> [What this task involves] Print each entry as it appears. Images stay out of the copy.

> [Entries supplied]
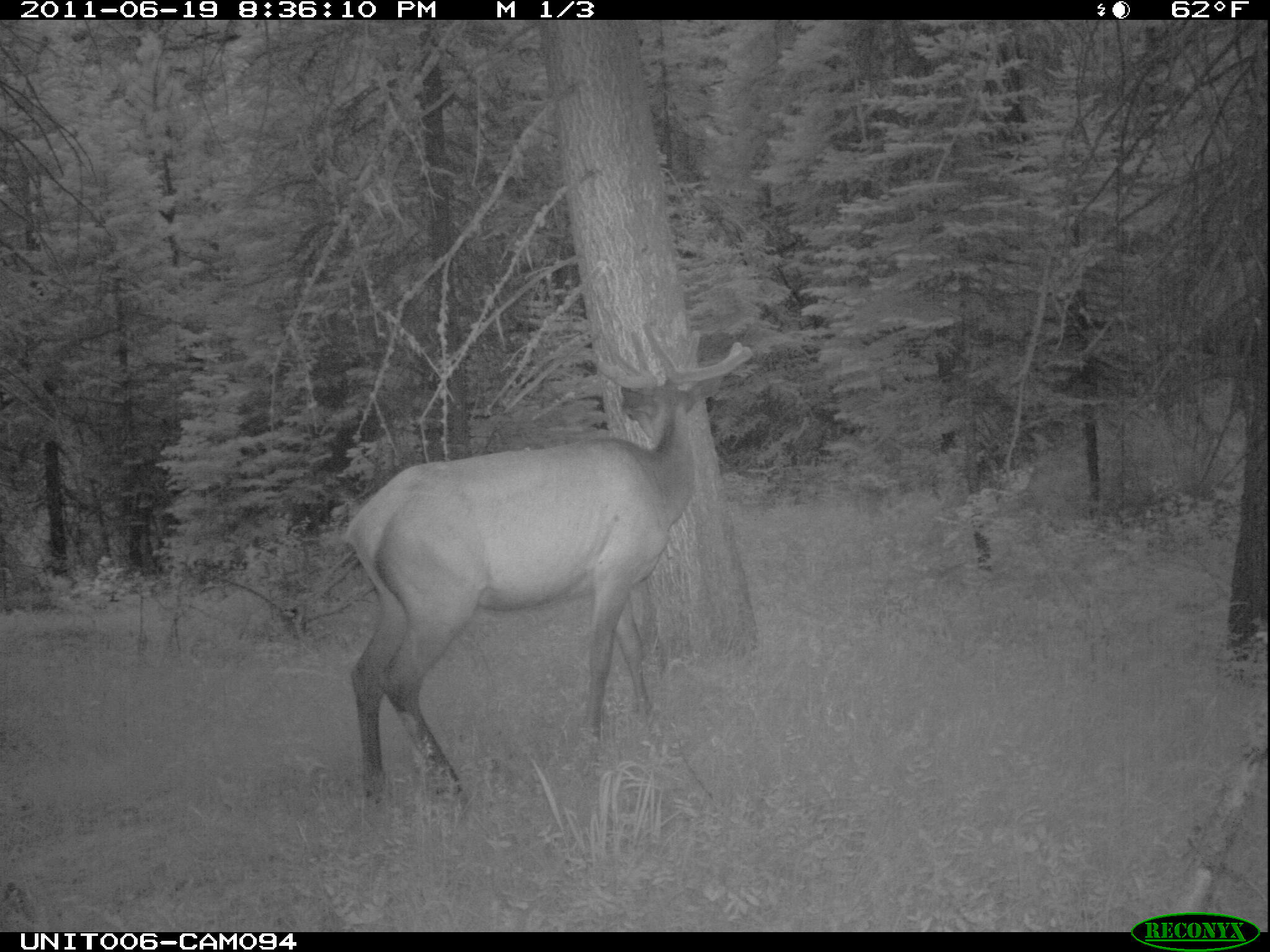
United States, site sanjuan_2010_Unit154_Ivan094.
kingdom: Animalia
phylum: Chordata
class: Mammalia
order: Artiodactyla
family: Cervidae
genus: Cervus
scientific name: Cervus elaphus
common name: red deer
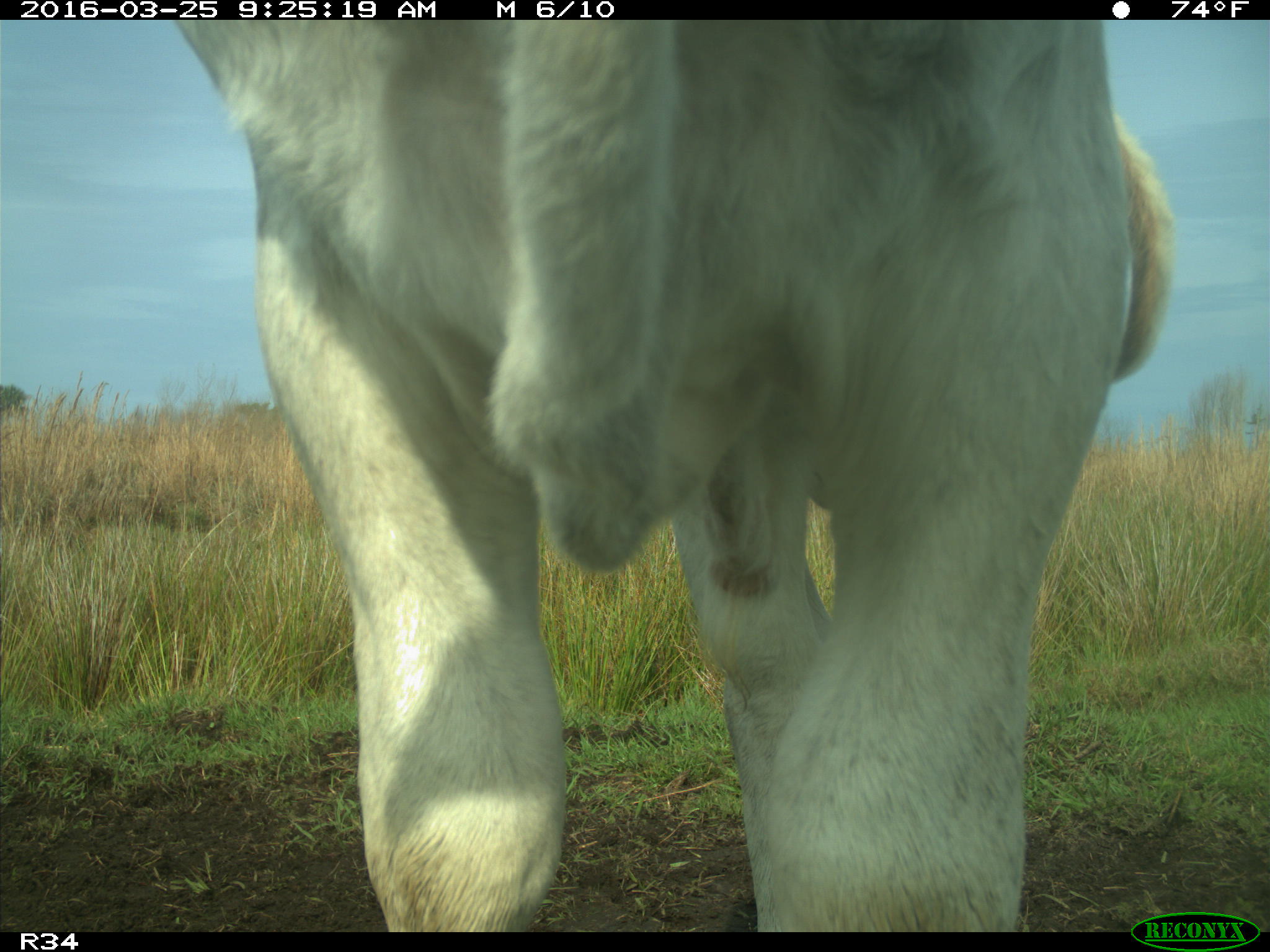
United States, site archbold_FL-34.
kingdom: Animalia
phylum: Chordata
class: Mammalia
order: Artiodactyla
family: Bovidae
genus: Bos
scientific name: Bos taurus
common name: domestic cow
Bos taurus (domestic cow).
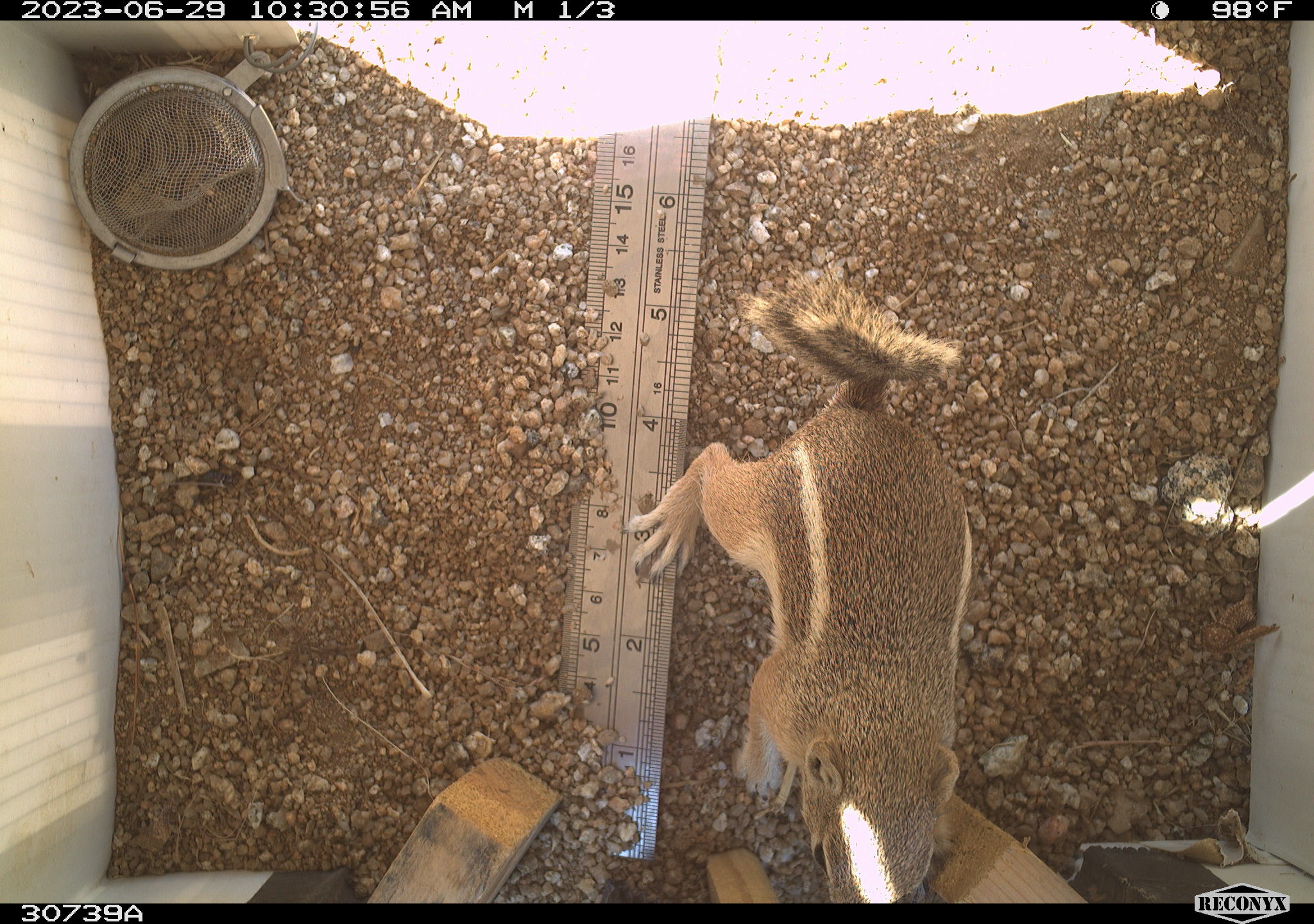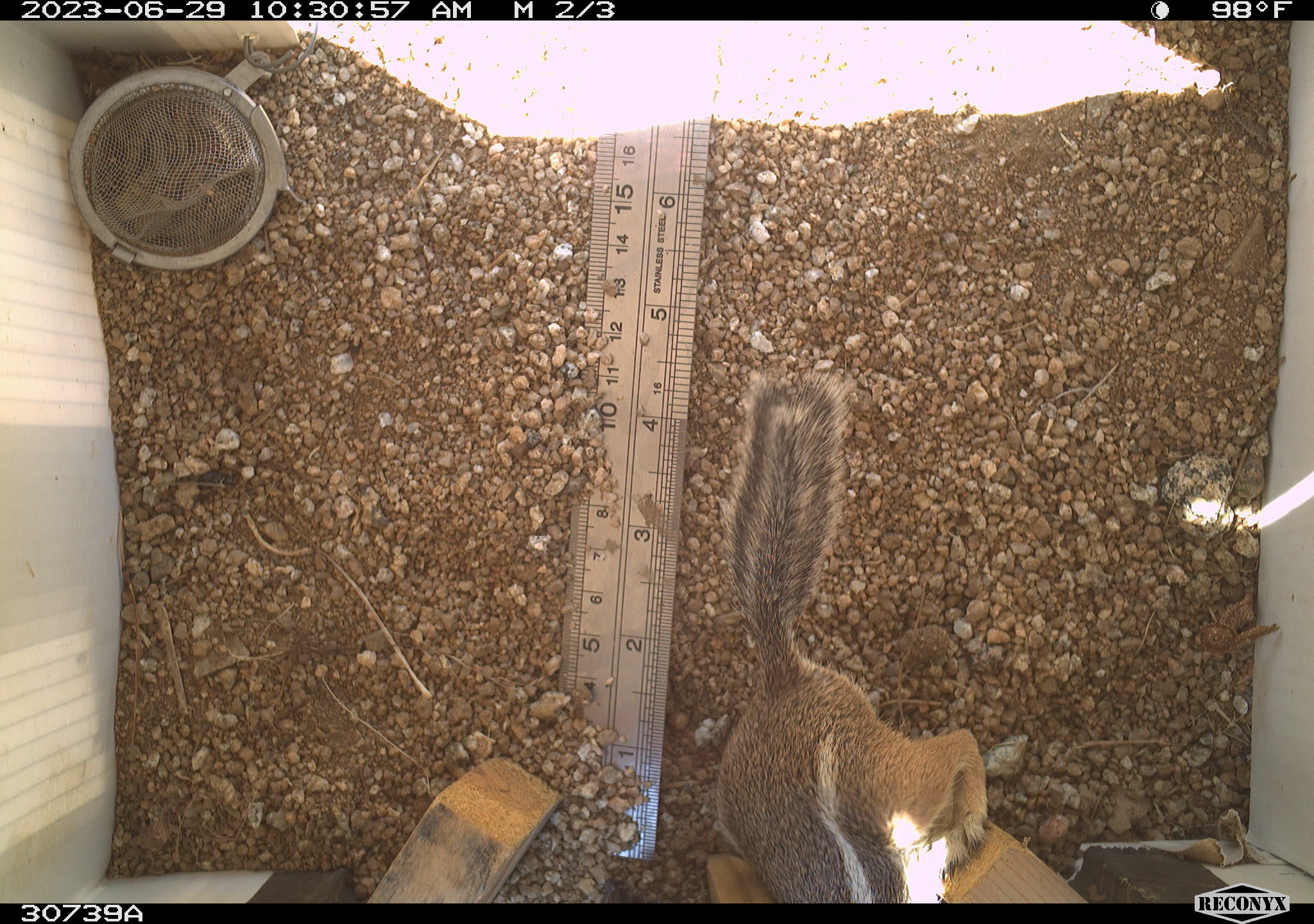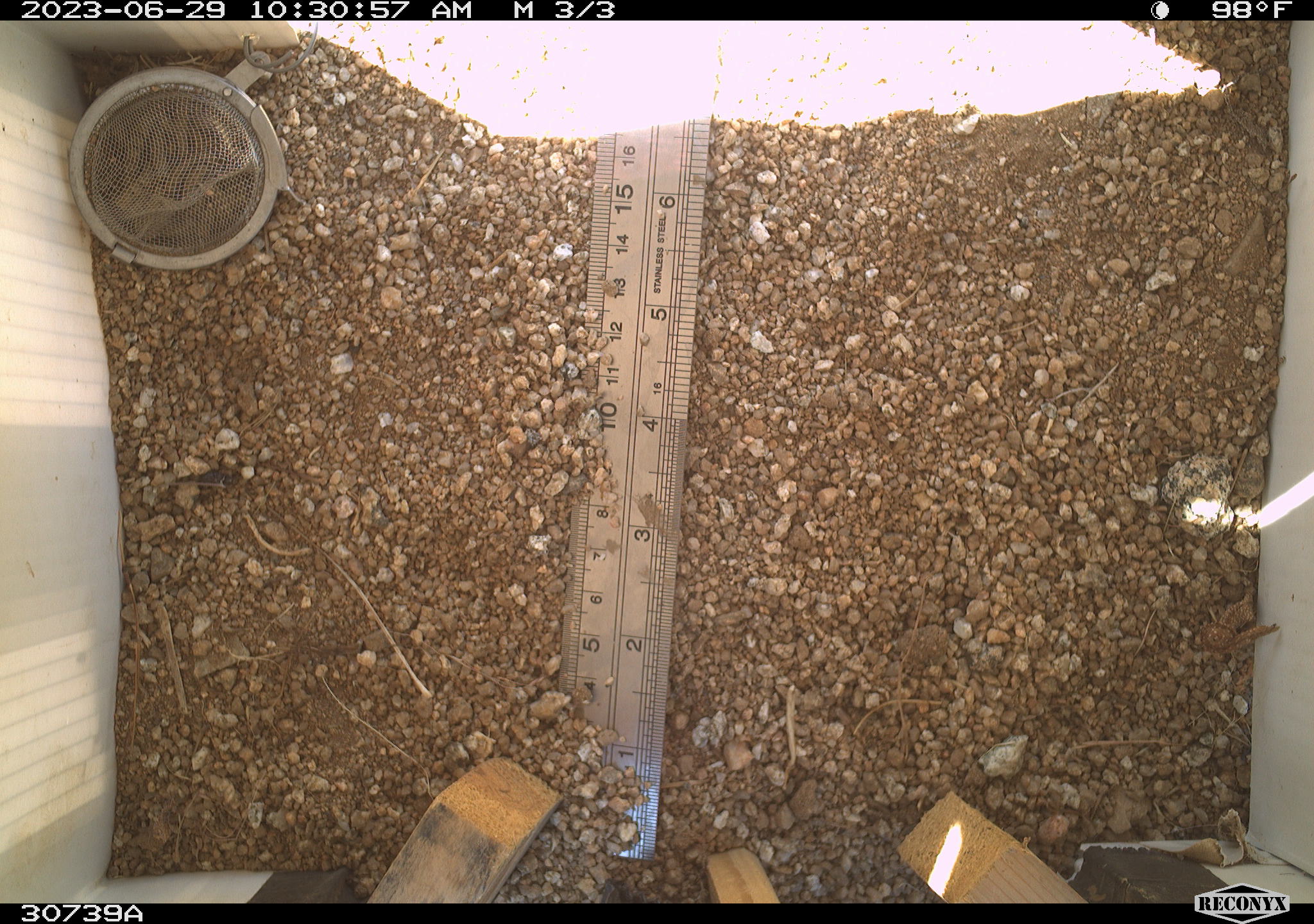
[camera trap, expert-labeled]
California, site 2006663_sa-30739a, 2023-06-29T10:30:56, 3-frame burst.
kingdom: Animalia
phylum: Chordata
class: Mammalia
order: Rodentia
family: Sciuridae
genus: Ammospermophilus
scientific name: Ammospermophilus leucurus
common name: white-tailed antelope squirrel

> [The completed task]
United States, site sanjuan_2010_Unit154_Ivan094.
kingdom: Animalia
phylum: Chordata
class: Mammalia
order: Artiodactyla
family: Cervidae
genus: Cervus
scientific name: Cervus elaphus
common name: red deer
United States, site archbold_FL-34.
kingdom: Animalia
phylum: Chordata
class: Mammalia
order: Artiodactyla
family: Bovidae
genus: Bos
scientific name: Bos taurus
common name: domestic cow
Bos taurus (domestic cow).
[camera trap, expert-labeled]
California, site 2006663_sa-30739a, 2023-06-29T10:30:56, 3-frame burst.
kingdom: Animalia
phylum: Chordata
class: Mammalia
order: Rodentia
family: Sciuridae
genus: Ammospermophilus
scientific name: Ammospermophilus leucurus
common name: white-tailed antelope squirrel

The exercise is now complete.